Per la Procura “Ciccio”, che aveva fatto del tifo per la Juve e della militanza nei Drughi, storico gruppo ultras della curva sud allo Juventus Stadium, la sua ragion d’essere, era diventato inviso tra gli stessi tifosi per quell’incarico che poteva dar noia a qualcuno e generare invidie.
“Non nego di aver venduto biglietti - avrebbe ammesso Bucci agli inquirenti -. Non è che la Juve li dava, noi chiamavamo e chiedevamo fino a 300 biglietti. Li compravamo a credito e saldavamo successivamente”.
Un traffico illegale - le regole della giustizia sportiva vientano di vendere più di quattro biglietti a persona - su cui, secondo la Procura, la ‘ndrangheta aveva messo gli occhi.
Ogni gruppo della curva aveva una dotazione fissa di biglietti, contrattata a inizio stagione.

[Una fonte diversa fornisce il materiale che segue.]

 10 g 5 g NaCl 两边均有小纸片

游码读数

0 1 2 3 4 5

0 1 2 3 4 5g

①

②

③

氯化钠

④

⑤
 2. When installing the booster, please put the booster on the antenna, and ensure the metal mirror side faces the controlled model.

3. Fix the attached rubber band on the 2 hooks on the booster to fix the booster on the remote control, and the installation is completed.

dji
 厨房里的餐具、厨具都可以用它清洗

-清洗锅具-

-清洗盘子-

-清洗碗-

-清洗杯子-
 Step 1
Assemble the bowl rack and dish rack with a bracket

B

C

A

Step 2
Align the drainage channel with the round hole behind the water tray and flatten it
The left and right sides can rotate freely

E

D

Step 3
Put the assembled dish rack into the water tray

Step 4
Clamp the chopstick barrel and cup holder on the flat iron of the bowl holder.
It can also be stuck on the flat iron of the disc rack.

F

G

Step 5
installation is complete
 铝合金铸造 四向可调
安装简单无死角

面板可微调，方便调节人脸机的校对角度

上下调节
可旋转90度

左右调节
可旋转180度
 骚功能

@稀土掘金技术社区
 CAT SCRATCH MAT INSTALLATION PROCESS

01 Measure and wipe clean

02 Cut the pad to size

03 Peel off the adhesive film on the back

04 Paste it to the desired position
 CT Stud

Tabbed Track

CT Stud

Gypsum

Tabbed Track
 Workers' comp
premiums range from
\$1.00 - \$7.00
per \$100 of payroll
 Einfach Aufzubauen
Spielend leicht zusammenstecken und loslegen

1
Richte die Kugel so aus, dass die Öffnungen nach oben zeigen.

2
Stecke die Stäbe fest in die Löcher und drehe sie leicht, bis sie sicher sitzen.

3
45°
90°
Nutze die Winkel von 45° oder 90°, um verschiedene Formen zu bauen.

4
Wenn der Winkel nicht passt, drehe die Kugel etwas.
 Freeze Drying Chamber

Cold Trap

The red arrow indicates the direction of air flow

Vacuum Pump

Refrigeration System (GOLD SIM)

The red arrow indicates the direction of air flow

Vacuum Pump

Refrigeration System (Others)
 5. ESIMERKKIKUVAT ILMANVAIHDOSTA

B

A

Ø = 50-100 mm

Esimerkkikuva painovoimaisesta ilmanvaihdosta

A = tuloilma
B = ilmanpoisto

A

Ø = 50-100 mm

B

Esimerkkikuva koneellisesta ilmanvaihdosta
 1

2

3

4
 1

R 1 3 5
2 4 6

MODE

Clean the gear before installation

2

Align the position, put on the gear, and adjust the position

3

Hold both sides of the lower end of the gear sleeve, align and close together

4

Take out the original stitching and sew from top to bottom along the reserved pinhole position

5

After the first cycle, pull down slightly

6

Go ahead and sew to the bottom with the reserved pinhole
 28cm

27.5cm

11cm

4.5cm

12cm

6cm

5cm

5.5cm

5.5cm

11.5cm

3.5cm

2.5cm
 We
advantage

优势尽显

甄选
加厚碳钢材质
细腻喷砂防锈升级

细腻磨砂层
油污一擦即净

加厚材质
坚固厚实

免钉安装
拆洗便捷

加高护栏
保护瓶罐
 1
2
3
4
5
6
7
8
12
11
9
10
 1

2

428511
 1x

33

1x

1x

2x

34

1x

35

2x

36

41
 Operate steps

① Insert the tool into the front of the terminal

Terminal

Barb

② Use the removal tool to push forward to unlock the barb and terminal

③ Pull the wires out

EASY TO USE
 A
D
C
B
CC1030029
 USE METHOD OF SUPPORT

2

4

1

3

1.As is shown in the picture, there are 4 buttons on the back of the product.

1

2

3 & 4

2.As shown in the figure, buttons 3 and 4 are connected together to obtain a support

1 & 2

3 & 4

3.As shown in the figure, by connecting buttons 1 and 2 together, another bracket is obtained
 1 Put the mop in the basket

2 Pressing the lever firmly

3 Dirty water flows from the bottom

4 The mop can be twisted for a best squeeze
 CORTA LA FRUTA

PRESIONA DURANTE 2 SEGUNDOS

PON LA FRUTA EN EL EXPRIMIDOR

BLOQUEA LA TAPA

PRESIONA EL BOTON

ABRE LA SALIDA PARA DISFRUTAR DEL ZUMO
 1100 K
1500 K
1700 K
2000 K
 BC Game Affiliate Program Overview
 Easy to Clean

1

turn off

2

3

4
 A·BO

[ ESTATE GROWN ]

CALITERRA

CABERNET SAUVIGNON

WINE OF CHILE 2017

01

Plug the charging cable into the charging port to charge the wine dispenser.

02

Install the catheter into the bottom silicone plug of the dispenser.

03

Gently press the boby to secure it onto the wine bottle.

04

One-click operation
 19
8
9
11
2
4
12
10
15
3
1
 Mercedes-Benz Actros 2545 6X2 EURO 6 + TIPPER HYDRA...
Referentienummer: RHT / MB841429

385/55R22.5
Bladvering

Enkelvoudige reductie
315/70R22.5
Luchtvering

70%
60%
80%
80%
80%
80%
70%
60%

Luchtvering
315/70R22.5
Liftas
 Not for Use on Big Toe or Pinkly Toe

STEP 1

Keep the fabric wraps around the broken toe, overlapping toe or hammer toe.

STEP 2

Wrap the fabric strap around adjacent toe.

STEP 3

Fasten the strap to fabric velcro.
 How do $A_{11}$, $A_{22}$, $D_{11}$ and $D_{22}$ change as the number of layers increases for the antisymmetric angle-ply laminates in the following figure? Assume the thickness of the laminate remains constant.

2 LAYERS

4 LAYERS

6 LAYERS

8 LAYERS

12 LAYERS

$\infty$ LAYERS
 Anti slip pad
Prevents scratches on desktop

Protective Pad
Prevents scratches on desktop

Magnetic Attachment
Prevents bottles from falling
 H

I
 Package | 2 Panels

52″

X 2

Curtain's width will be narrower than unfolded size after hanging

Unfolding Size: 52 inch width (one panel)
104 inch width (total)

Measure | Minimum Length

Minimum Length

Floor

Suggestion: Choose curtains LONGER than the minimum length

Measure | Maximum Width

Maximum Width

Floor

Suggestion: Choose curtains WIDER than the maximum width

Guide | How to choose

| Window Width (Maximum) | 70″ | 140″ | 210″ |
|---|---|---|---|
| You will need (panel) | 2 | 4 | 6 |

Dal 2012 in questo business s’era affacciato anche il montanarese Rocco Dominello, diventando in poco tempo una figura di equilibrio tra diverse componenti del tifo organizzato: i Drughi, i Viking di Milano, i Bravi Ragazzi, i Tradizione. Fino a quel momento solo “Dino” era riuscito a tener testa a tutti.
“Emerge chiaro - scrive il gip Stefano Vitelli, che ha firmato l’ordinanza dell’operazione - che questo potere dei due Dominello (il padre Saverio dietro le quinte, il figlio Rocco in visibile esposizione) trova nella loro appartenenza al clan Pesce/Bellocco di Rosarno la forza per emergere in un settore ove è viva e a tratti violenta la conoscenza fra i diversi gruppi. Rocco Dominello s’inserisce a pieno consapevole titolo in questo ambito arrivando ad acquisire stabili ed importanti rapporti con esponenti di livello della società Juventus”.
“Acquistavo da Bucci anche 300 o 400 biglietti come esponente della sottosezione Canavese dei Drughi” ha raccontato al gip il 4 luglio, dopo l’arresto, Dominello.
“Rocco era una figura di equilibrio nelle questioni di ordine pubblico: aiutava la società a tenere l’ordine”, avrebbe detto in Procura Bucci.
“Ciccio” ha visto la rapida ascesa di Dominello nel tifo organizzato della curva Sud. Per questo, per gli inquirenti, era considerato un testimone chiave.
“Mio marito non si sarebbe mai tolto la vita, amava troppo il suo lavoro”, ha riferito agli inquirenti la moglie.
“Ciccio” temeva di essere arrestato. Può essere stato solo questo ad averlo spinto a salire in auto, raggiungere un viadotto della Torino-Savona e a farla finita?